Michael recognized that LEM was a promising research tool, and he looked for an application. "For a long time I had a solution in need of a problem," he explains. He read about vaccine therapy for cancer and realized he might have a match. "I was looking for an application already, and thought that oncological vaccine therapy might fit my solution. I got lucky when it did."

Vaccine therapy is emerging as an alternative to traditional cancer treatments such as chemotherapy and radiation. But the current methodology is slow, costly, and manual, hampering research and preventing vaccines from becoming a widely available option. Only one cancer vaccine, Provenge® for prostate cancer, is currently FDA-approved; otherwise, the treatment is only available in clinical trials. Michael thought computers could help. The challenge intrigued him—the intersection between a difficult math problem and an important application. Now a senior, Michael is developing software to put his idea into practice as a part of four simultaneous independent studies with Julia Chifman and Elizabeth Malloy of the Mathematics and Statistics Department, Joshua McCoy of the Computer Science department, and Katie DeCicco-Skinner of the Biology department.

Cancer occurs when the immune system's regulatory agents, T-cells and B-cells, do not bind properly with abnormal cells in the body. As a result, the immune system fails to break down harmful cells. The goal of vaccine therapy is to introduce into the body a protein complex that will bind with both the cancer cells and the T- and B-cells, activating an immune response to destroy the cancerous cells.

Researchers begin with a sample from a patient's tumor. Currently, based on knowledge about certain proteins that have worked previously in other patients, they select protein complexes from the Protein Data Bank (PDB), a weekly-updated database cataloguing the 3D structure of tens of thousands of biological molecules. They synthesize and physically test each complex against the tumor sample until they find one that binds appropriately. The process is expensive and time-consuming, with no standard procedure, and since tumor cells are unique to an individual, this must be repeated for each patient. 

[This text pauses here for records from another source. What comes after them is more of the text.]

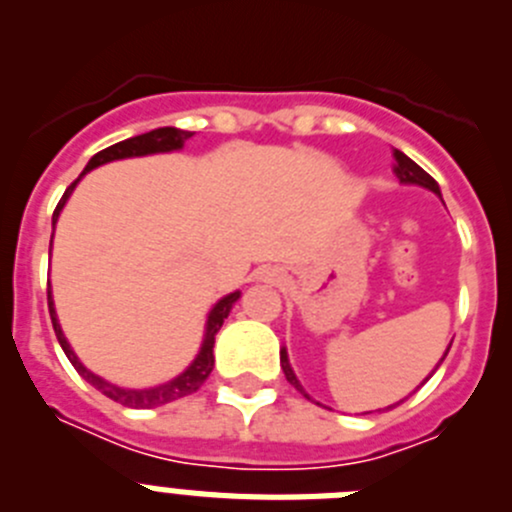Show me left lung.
<instances>
[{
	"label": "left lung",
	"instance_id": "obj_1",
	"mask_svg": "<svg viewBox=\"0 0 512 512\" xmlns=\"http://www.w3.org/2000/svg\"><path fill=\"white\" fill-rule=\"evenodd\" d=\"M392 156H395V166H392V169H395V176H397V179H400L402 184H418V187L431 189L433 194H438V197H441V189H438L436 179H433L431 174H425V171L420 169L418 164H415L413 158H408L402 151H397V148H395V153H392ZM449 348H451V346H449ZM449 348H446V354H449ZM446 354H443V359H446ZM443 359H441V361H443ZM441 361H438V366H441ZM279 364H282L284 377H287V382L292 384V387H295V390L300 392V395H305L307 400H310V395H307V392L302 390L300 379L295 377V372H292V366H289L287 348H282V351H279ZM438 366H436V369H438ZM431 374H433V372H431ZM428 379H431V377H425V382H428Z\"/></svg>",
	"mask_w": 512,
	"mask_h": 512
}]
</instances>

Michael's software uses LEM to expedite this process. A patient's tumor sample would be analyzed using mass spectrometry, producing data that digitally represents the cells in an artificial immune system. Then, instead of choosing and synthesizing individual protein complexes, the program tests all potentially relevant samples available in the PDB, currently around 45,000, digitally assessing the likelihood that each complex will properly bind with the tumor sample. The evolutionary algorithm selects the high fitness complexes (the ones that bind the best), then switches to a machine learning algorithm, which employs regression analysis to extrapolate a pattern among the best performers, determining the characteristics that make a candidate more likely to bind. The program uses that pattern to generate a new population of proteins, which is fed back into the evolutionary algorithm and refined further. The whole cycle is repeated until the population is winnowed down to a sample of about 100 "elite" proteins that have the desired binding properties. 

After tests to rule out undesirable side effects (for example, selected proteins binding with each other to create toxic complexes), the program recommends the best candidates, which can then be synthesized and physically tested with the tumor sample to verify binding capability. If effective, the complex can be injected into the patient.

Michael's program dramatically increases the number of complexes that can be tested against a given sample while also cutting down the amount of protein synthesis required—the most expensive and difficult part of the process. The software would facilitate research by making it faster, easier, and cheaper for labs to develop viable vaccines. His program is specifically designed to address lung cancer, the second-most common type of cancer in the United States, but the idea could be extended to treat other types of cancer. 

Michael will be presenting his research at CAS's Robyn Rafferty Mathias Student Research Conference in April, and he has applied to present at other research conferences. He is interested in publishing a paper on his work.